This anecdote came to mind for me when I watched a show about gang activity. The episode detailed the history of how gangs came to be in the Atlanta, Georgia area. The short version is that Hispanics were some tiny portion of the population and were treated horribly by both blacks and whites alike. So they banded together to defend themselves and, to quote/paraphrase one of the original gang members: "Now, when I walked down the street, other people were afraid of me instead of me being afraid of them."
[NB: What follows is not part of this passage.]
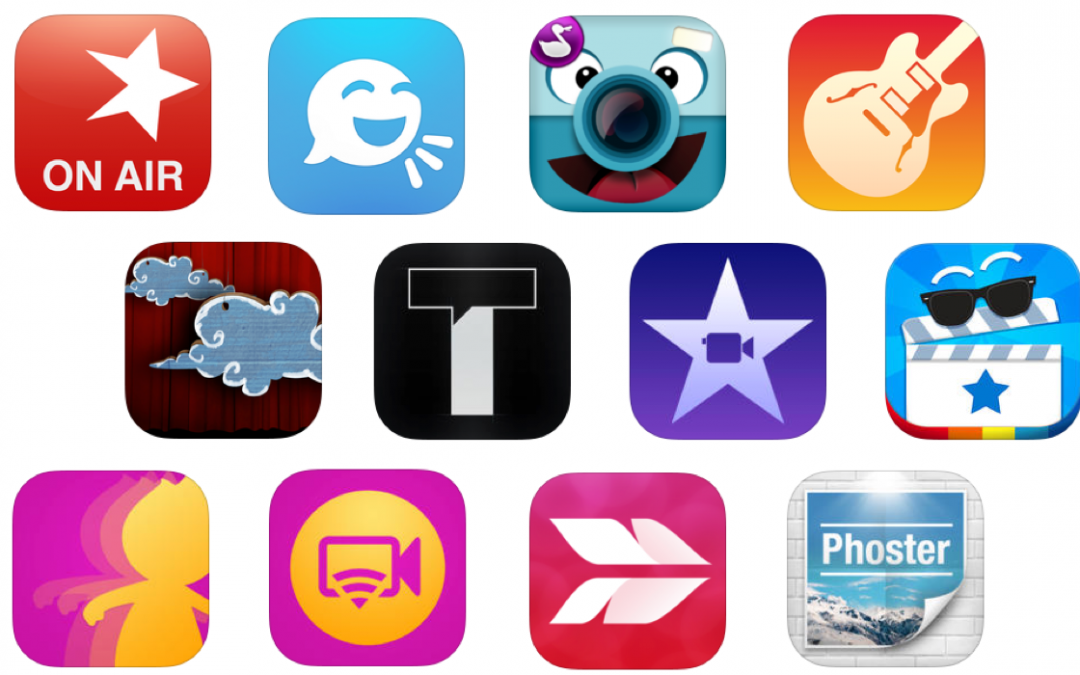 """""""Kit del profe con el iPad"""" 3 #approfeeditor"""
Yuppers, we basically have gangs in Georgia because of Hispanic kids in school being horrendously picked on by everyone else. It's one of those "What goes around, comes around." things. Georgia basically brought it upon itself.
posted by Michele in California at 11:20 AM on July 19, 2014 [1 favorite]


Re: census-taking and data-tracking. My late grandfather (a permanently tan-skinned guy born on Puerto Rico, the son of a Puerto Rican woman of mixed heritage who "looked" White and a Puerto Rican man of mixed heritage who "looked" Black) morphed from white to mulatto to black and back again over the course of several decades according to census records -- which are entirely dependent on the impressions of the census workers. They're given guidelines, but that's about it. (Grandpa was conveniently deemed white during the WWII draft, and he wound up at Guadalcanal.)
posted by Iris Gambol at 11:50 AM on July 19, 2014 [3 favorites]


The book Bengali Harlem (about South Asian migration history to US) goes into this in great detail.
posted by divabat at 12:14 PM on July 19, 2014 [2 favorites]


Really interesting article. It reminded me of the post about Wilmeth Sidath-Singh, a black Syracuse football player whom other people often assumed was "Hindu"--thanks to his stepfather's surname--and who thus went unnoticed by opposing southern schools' segregation policies for a little while.
posted by mixedmetaphors at 12:27 PM on July 19, 2014


Pandit's wife was an animation airbrush artist for Disney and his sister (Frances Redd) acted on The Midnight Shadow, a radio drama. Beryl DeBeeson Pandit came up with the idea for his new identity, and based it on one of the characters in that show, Prince Alihabad.
Pandit's TV show was only 15 minutes long and he was the first African-American to have his own show in LA. Pandit also had a cameo in Ed Wood. The 2001 Los Angeles magazine story has an interview and rather more detail than the NPR story.
posted by Ideefixe at 12:55 PM on July 19, 2014 [5 favorites]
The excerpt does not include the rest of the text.